§ **WHAT TO DO**: Your output should be the lines below from the one with "Dog and Pet" through the one with "Kyoto-012 hg.jpg", copied exactly, pictures excluded.

§ **STUDY MATERIAL**:
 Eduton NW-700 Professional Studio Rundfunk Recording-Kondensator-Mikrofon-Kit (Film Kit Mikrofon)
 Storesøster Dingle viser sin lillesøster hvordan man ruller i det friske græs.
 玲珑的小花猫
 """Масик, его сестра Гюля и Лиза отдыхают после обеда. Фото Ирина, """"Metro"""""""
---
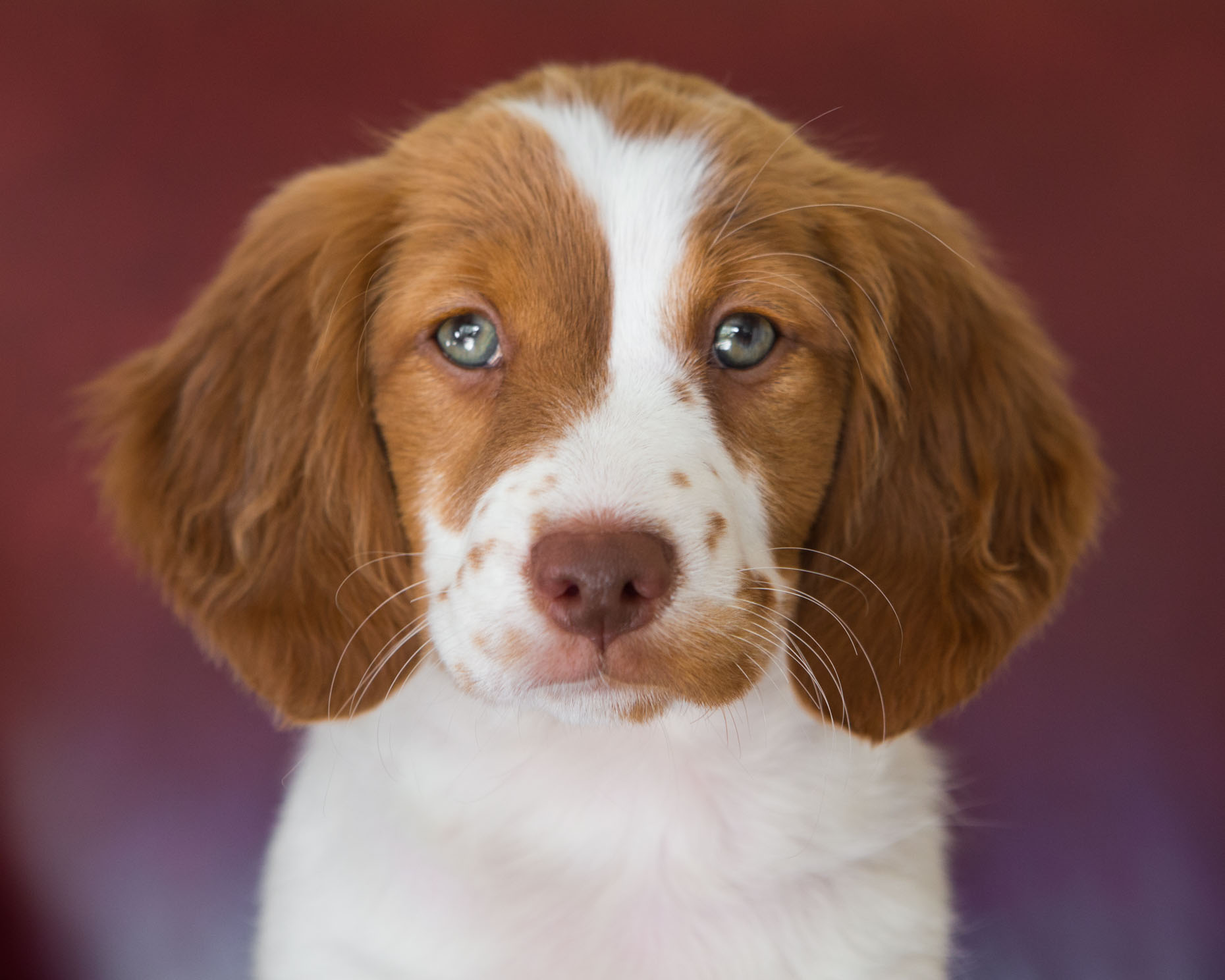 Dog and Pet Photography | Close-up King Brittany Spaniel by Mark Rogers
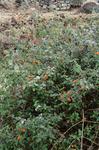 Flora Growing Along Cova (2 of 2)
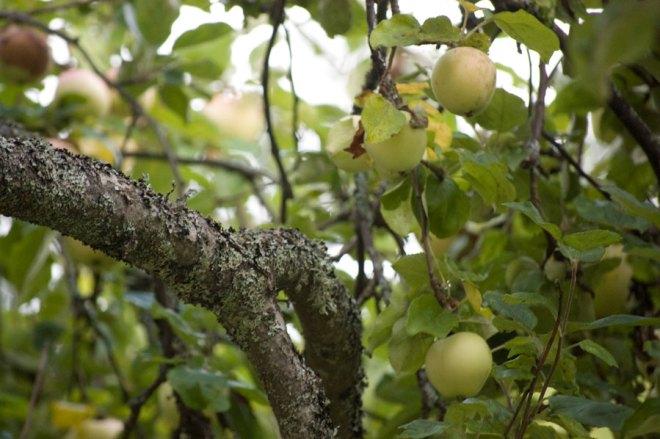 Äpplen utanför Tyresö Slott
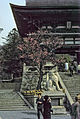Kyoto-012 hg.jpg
--
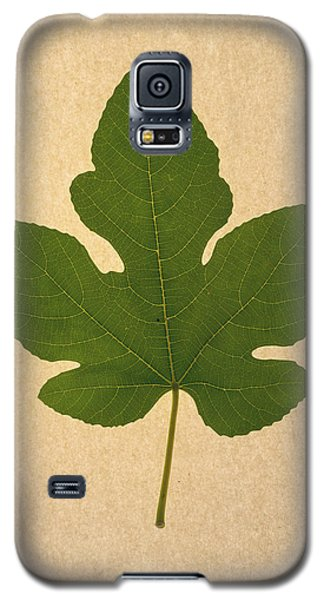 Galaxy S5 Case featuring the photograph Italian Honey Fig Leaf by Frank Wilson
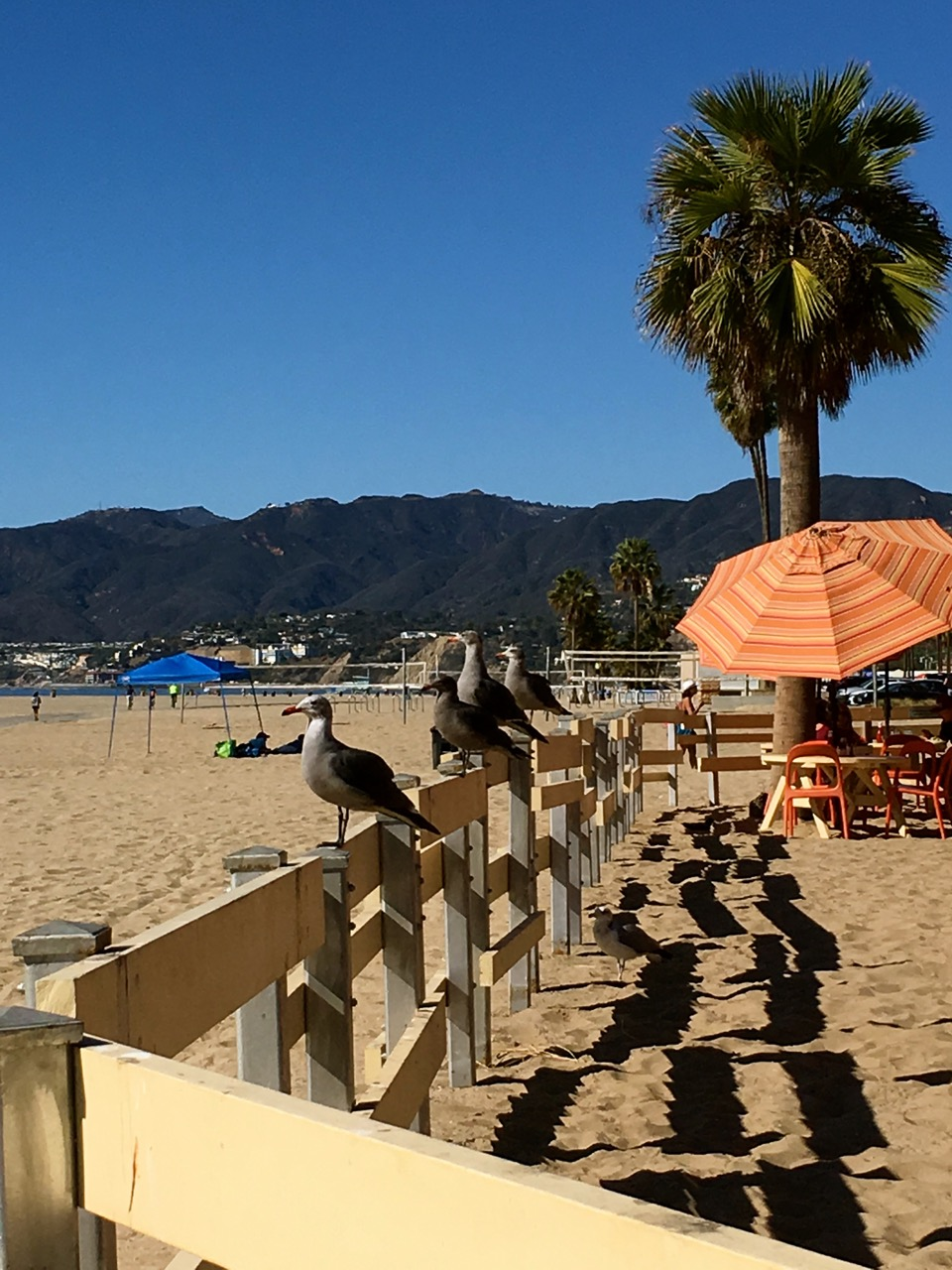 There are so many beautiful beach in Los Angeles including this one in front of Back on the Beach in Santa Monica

§ **ANSWER TO THIS PROBLEM**:
 Dog and Pet Photography | Close-up King Brittany Spaniel by Mark Rogers
 Flora Growing Along Cova (2 of 2)
 Äpplen utanför Tyresö Slott
Kyoto-012 hg.jpg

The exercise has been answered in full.